=== Information supplied ===
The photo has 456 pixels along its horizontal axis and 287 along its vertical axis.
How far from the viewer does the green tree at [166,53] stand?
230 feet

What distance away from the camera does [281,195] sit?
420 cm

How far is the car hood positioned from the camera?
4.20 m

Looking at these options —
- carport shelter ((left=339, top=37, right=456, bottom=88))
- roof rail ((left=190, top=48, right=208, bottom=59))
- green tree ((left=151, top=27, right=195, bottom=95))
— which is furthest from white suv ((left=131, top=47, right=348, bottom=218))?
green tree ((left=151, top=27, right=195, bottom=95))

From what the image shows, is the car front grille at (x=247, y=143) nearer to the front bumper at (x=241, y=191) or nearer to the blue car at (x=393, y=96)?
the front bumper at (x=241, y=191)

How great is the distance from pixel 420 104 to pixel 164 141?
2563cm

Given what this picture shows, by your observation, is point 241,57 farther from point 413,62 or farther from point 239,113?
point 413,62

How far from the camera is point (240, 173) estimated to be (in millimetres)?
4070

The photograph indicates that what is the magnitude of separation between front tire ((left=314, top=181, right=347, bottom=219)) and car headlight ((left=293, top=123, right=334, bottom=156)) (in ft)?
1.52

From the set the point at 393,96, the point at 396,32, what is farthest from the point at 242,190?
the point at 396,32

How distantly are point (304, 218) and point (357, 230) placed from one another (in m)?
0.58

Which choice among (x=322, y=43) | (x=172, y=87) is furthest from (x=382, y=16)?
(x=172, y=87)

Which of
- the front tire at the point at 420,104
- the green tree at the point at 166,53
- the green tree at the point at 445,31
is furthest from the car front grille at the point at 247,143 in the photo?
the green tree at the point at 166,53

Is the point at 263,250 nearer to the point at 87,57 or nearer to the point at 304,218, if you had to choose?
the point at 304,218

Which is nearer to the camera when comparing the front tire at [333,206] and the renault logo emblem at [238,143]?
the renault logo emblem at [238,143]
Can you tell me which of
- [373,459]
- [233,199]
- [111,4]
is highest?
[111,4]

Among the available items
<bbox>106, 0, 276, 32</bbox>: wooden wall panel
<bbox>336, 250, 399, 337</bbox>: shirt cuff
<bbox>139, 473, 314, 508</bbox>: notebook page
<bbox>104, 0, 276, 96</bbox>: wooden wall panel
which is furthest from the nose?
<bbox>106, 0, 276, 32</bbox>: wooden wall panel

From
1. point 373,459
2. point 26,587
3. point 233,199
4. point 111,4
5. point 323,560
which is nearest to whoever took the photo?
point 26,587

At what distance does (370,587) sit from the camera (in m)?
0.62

=== Problem details ===
Can you rewrite all the items above with "front tire" swapped for "front wheel" everywhere it occurs, keeping everything else the same?

=== Response to the task ===
The photo has 456 pixels along its horizontal axis and 287 along its vertical axis.
How far from the viewer does the green tree at [166,53] stand?
230 feet

What distance away from the camera does [281,195] sit?
420 cm

How far is the car hood positioned from the camera?
4.20 m

Looking at these options —
- carport shelter ((left=339, top=37, right=456, bottom=88))
- roof rail ((left=190, top=48, right=208, bottom=59))
- green tree ((left=151, top=27, right=195, bottom=95))
— which is furthest from white suv ((left=131, top=47, right=348, bottom=218))?
green tree ((left=151, top=27, right=195, bottom=95))

From what the image shows, is the car front grille at (x=247, y=143) nearer to the front bumper at (x=241, y=191) or nearer to the blue car at (x=393, y=96)?
the front bumper at (x=241, y=191)

How great is the distance from pixel 420 104 to pixel 164 141?
2563cm

Given what this picture shows, by your observation, is point 241,57 farther from point 413,62 or farther from point 239,113?
point 413,62

How far from the camera is point (240, 173) estimated to be (in millimetres)?
4070

The photograph indicates that what is the magnitude of separation between front wheel ((left=314, top=181, right=347, bottom=219)) and car headlight ((left=293, top=123, right=334, bottom=156)) (in ft)?
1.52

From the set the point at 393,96, the point at 396,32, what is farthest from the point at 242,190?
the point at 396,32

How distantly are point (304, 218) and point (357, 230) placed from one another (in m)?
0.58

Which choice among (x=322, y=43) | (x=172, y=87) is furthest from (x=382, y=16)?
(x=172, y=87)

Which of
- the front wheel at the point at 420,104
- the green tree at the point at 166,53
- the green tree at the point at 445,31
is furthest from the car front grille at the point at 247,143 in the photo?
the green tree at the point at 166,53

Is the point at 263,250 nearer to the point at 87,57 or nearer to the point at 304,218, if you had to choose?
the point at 304,218

Which is nearer to the camera when comparing the front wheel at [333,206] and the renault logo emblem at [238,143]?
the renault logo emblem at [238,143]
Can you tell me which of
- [373,459]
- [233,199]
- [111,4]
is highest?
[111,4]

Among the available items
<bbox>106, 0, 276, 32</bbox>: wooden wall panel
<bbox>336, 250, 399, 337</bbox>: shirt cuff
<bbox>139, 473, 314, 508</bbox>: notebook page
<bbox>104, 0, 276, 96</bbox>: wooden wall panel
which is furthest from the nose?
<bbox>106, 0, 276, 32</bbox>: wooden wall panel

From
1. point 373,459
2. point 26,587
3. point 233,199
4. point 111,4
5. point 323,560
which is nearest to whoever took the photo?
point 26,587

At what distance does (370,587) sit from the camera (in m)?
0.62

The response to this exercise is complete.